Reproduce the lines verbatim, beginning at the start of the items and continuing through the line that contains "76.7 metres", including both ends. Leave the pictures out of your answer.

* begin ROWS *

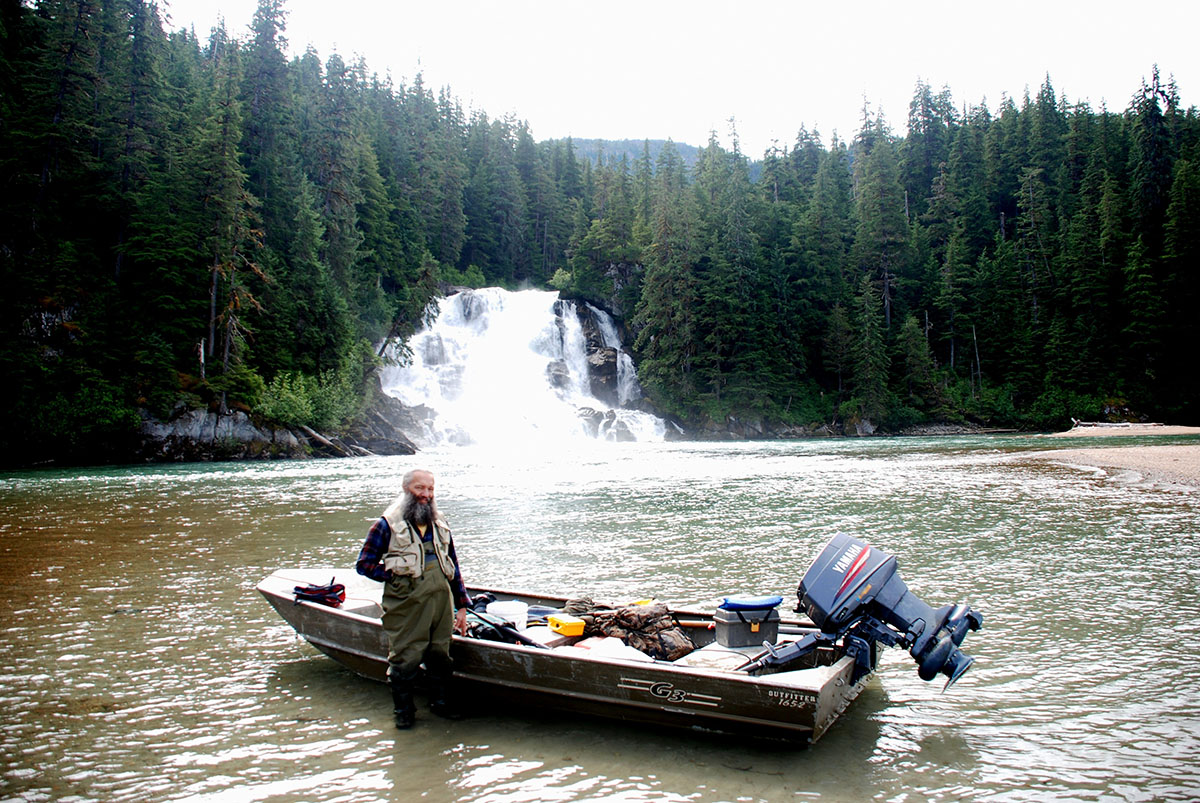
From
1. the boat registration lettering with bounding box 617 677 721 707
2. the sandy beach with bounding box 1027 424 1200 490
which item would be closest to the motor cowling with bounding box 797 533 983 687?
the boat registration lettering with bounding box 617 677 721 707

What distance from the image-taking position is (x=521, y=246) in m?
79.1

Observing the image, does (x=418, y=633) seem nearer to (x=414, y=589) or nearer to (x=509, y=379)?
(x=414, y=589)

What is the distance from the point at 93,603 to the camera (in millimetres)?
8547

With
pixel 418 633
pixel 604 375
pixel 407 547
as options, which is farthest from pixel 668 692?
pixel 604 375

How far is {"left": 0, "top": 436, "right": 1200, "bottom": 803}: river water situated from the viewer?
14.3 feet

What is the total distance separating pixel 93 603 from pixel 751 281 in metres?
54.6

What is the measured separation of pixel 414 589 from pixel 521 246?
76.7 metres

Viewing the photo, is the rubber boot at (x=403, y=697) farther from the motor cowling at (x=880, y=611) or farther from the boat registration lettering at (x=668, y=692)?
the motor cowling at (x=880, y=611)

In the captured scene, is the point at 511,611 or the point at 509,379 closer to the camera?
the point at 511,611

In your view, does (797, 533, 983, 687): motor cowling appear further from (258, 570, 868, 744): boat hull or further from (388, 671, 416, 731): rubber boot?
(388, 671, 416, 731): rubber boot

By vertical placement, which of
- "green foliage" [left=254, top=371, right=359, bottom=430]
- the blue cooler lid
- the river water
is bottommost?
the river water

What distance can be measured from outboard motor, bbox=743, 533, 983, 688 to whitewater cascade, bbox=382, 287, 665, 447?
36244 millimetres

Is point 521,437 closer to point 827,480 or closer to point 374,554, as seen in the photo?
point 827,480

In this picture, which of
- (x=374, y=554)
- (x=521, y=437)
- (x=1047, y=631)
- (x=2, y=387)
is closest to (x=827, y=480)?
(x=1047, y=631)
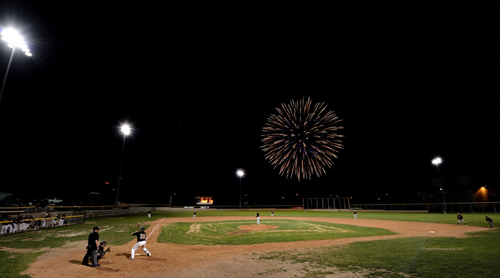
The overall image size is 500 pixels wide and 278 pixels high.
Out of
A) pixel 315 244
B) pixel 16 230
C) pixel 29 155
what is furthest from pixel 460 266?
pixel 29 155

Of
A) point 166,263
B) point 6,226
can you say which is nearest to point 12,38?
point 6,226

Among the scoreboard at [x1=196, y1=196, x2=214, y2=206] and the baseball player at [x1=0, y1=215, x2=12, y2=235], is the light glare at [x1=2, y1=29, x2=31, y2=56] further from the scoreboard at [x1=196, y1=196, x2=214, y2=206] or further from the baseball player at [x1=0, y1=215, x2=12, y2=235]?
the scoreboard at [x1=196, y1=196, x2=214, y2=206]

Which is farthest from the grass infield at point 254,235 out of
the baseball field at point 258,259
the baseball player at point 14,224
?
the baseball player at point 14,224

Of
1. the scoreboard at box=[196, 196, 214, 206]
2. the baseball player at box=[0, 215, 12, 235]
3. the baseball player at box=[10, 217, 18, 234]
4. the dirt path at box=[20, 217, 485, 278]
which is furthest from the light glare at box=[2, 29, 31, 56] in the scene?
the scoreboard at box=[196, 196, 214, 206]

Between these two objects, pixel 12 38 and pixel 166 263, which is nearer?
pixel 166 263

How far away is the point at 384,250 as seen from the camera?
14016 mm

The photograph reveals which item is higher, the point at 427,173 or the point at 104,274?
the point at 427,173

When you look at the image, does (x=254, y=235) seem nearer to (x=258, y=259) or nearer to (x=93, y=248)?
(x=258, y=259)

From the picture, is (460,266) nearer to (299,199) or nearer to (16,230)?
(16,230)

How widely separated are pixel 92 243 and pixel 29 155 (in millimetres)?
52089

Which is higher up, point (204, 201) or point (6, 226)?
point (6, 226)

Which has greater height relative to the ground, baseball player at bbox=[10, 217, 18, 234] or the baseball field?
baseball player at bbox=[10, 217, 18, 234]

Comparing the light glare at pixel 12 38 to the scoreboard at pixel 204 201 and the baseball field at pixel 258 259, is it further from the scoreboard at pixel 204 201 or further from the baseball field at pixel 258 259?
the scoreboard at pixel 204 201

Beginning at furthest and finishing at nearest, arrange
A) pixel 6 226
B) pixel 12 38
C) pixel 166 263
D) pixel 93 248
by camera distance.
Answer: pixel 6 226, pixel 12 38, pixel 166 263, pixel 93 248
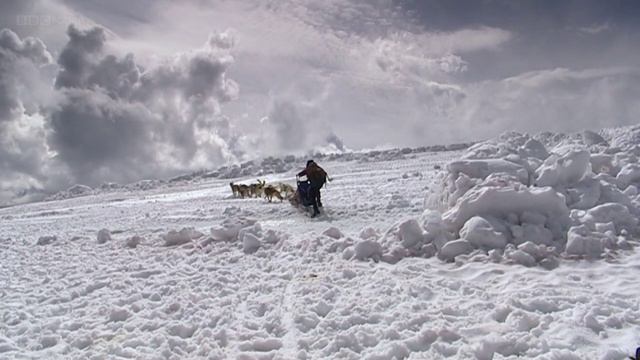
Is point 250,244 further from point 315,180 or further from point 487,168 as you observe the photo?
point 315,180

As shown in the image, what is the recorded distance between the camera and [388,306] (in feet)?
22.8

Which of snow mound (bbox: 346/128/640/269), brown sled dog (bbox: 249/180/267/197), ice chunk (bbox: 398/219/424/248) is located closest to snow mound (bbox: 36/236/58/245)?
snow mound (bbox: 346/128/640/269)

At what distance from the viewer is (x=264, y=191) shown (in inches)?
866

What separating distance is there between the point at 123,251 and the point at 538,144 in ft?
30.8

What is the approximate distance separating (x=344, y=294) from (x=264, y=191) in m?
14.8

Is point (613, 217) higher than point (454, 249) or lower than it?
higher

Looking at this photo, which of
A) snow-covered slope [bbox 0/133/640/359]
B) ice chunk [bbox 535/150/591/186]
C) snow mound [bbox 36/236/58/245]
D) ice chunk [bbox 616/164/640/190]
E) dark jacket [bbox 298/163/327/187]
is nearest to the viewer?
snow-covered slope [bbox 0/133/640/359]

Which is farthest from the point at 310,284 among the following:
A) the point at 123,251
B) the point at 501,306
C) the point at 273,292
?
the point at 123,251

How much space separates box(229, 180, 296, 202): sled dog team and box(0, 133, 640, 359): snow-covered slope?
8.61 meters

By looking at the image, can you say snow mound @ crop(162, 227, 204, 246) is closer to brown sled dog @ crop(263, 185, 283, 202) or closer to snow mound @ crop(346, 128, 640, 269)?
snow mound @ crop(346, 128, 640, 269)

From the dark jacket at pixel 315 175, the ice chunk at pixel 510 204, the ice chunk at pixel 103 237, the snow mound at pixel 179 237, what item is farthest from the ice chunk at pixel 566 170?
the ice chunk at pixel 103 237

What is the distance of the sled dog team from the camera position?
20.7 m

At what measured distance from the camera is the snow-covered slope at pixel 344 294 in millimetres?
6000

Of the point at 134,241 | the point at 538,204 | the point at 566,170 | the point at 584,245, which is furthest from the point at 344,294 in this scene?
the point at 134,241
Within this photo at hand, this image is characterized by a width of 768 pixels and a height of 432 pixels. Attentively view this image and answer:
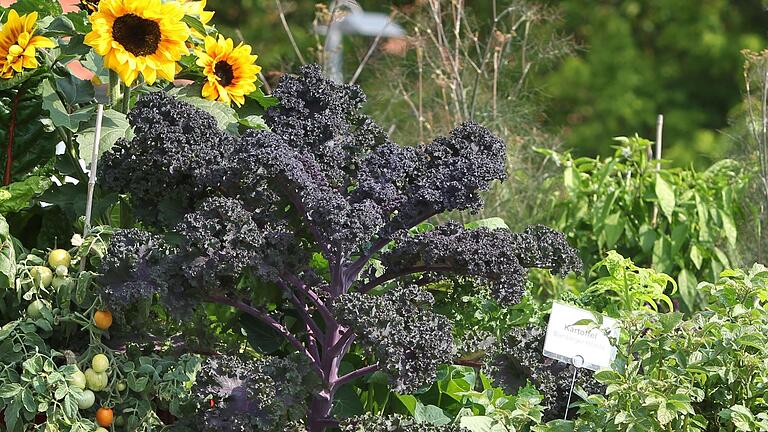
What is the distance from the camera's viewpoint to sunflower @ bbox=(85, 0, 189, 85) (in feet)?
7.84

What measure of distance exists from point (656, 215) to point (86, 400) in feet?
7.78

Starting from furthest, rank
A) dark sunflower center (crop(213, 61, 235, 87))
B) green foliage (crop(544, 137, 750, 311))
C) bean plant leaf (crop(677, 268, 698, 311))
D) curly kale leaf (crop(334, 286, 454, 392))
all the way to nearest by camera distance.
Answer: green foliage (crop(544, 137, 750, 311))
bean plant leaf (crop(677, 268, 698, 311))
dark sunflower center (crop(213, 61, 235, 87))
curly kale leaf (crop(334, 286, 454, 392))

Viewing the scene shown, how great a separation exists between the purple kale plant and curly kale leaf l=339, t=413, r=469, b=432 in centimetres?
12

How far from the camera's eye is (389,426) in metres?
2.17

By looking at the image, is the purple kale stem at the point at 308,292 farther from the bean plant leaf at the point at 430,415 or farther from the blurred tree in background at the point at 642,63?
the blurred tree in background at the point at 642,63

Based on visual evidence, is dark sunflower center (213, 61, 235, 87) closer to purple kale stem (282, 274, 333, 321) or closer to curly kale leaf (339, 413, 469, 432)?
purple kale stem (282, 274, 333, 321)

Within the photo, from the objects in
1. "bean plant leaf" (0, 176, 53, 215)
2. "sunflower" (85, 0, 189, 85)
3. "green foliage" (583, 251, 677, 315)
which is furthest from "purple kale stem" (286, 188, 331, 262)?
"green foliage" (583, 251, 677, 315)

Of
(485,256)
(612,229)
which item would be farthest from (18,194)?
(612,229)

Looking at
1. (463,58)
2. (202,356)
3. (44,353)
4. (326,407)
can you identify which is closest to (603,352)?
(326,407)

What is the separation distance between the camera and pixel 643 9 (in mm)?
12086

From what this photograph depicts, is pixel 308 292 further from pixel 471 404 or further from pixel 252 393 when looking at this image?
pixel 471 404

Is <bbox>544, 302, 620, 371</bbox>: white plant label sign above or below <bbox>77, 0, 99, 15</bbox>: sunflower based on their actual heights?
below

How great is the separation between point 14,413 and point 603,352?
1.34m

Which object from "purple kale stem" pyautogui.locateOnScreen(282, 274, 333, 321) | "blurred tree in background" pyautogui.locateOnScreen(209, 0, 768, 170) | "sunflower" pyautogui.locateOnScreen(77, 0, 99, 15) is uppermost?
"sunflower" pyautogui.locateOnScreen(77, 0, 99, 15)
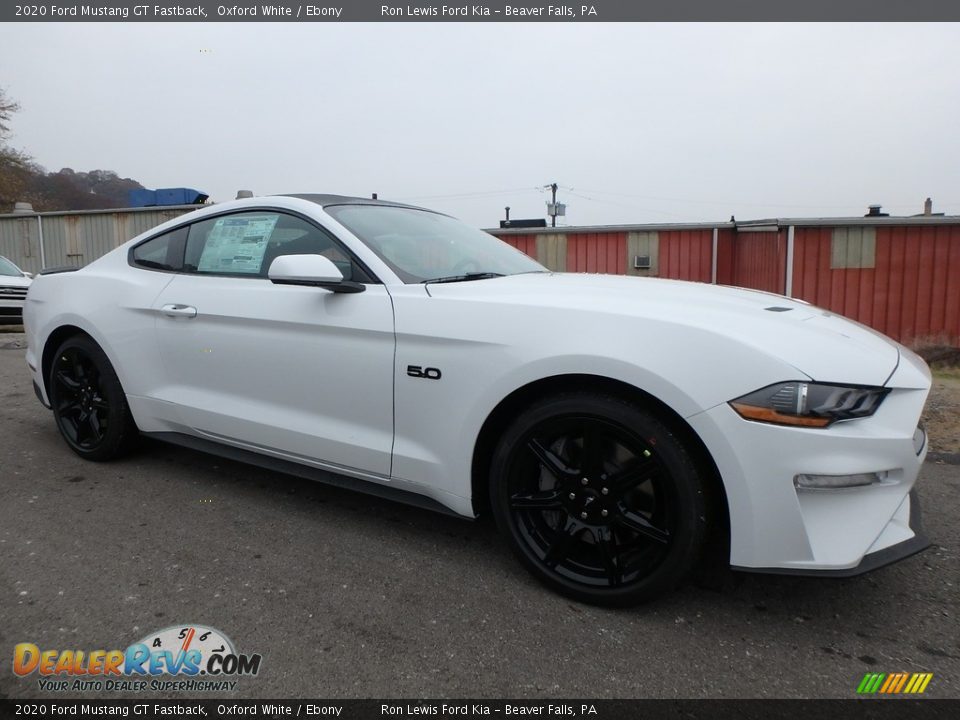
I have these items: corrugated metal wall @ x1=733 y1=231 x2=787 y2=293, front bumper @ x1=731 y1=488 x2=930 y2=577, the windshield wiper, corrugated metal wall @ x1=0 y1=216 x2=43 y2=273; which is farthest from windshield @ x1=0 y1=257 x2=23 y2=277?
corrugated metal wall @ x1=733 y1=231 x2=787 y2=293

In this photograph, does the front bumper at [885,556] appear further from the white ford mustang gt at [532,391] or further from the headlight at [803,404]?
the headlight at [803,404]

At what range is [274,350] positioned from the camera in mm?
2816

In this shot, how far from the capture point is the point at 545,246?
15.3 m

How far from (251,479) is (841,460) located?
2.84 metres

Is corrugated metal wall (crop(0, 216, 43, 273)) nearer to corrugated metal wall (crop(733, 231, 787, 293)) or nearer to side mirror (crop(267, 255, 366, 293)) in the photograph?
corrugated metal wall (crop(733, 231, 787, 293))

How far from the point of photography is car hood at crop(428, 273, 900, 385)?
6.40ft

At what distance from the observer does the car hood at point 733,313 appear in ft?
6.40

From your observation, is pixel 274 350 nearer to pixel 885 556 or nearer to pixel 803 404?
pixel 803 404

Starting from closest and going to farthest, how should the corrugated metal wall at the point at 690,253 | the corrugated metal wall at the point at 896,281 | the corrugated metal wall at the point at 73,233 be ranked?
the corrugated metal wall at the point at 896,281 → the corrugated metal wall at the point at 690,253 → the corrugated metal wall at the point at 73,233

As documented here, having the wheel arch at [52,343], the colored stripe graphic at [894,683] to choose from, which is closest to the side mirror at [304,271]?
the wheel arch at [52,343]

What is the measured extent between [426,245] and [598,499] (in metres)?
1.51

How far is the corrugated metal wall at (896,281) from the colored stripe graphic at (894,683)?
34.8 ft
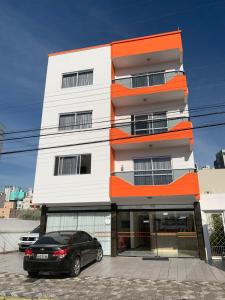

* end ROWS *

● **TASK OUTPUT**
From
1. the boat registration lettering with bounding box 617 677 721 707
2. the sandy beach with bounding box 1027 424 1200 490
which item would be closest to the motor cowling with bounding box 797 533 983 687?
the boat registration lettering with bounding box 617 677 721 707

What distance from the image-taking position is (x=521, y=246) in m?
79.1

Observing the image, does (x=418, y=633) seem nearer to (x=414, y=589) or nearer to (x=509, y=379)?
(x=414, y=589)

What is the distance from the point at 93,603 to the camera (in millimetres)?
8547

With
pixel 418 633
pixel 604 375
pixel 407 547
as options, which is farthest from pixel 668 692?
pixel 604 375

How far is {"left": 0, "top": 436, "right": 1200, "bottom": 803}: river water situated from the viewer?
14.3 feet

What is the total distance separating pixel 93 603 from pixel 751 281 in metres?
54.6

What is the measured separation of pixel 414 589 from pixel 521 246?
76.7 metres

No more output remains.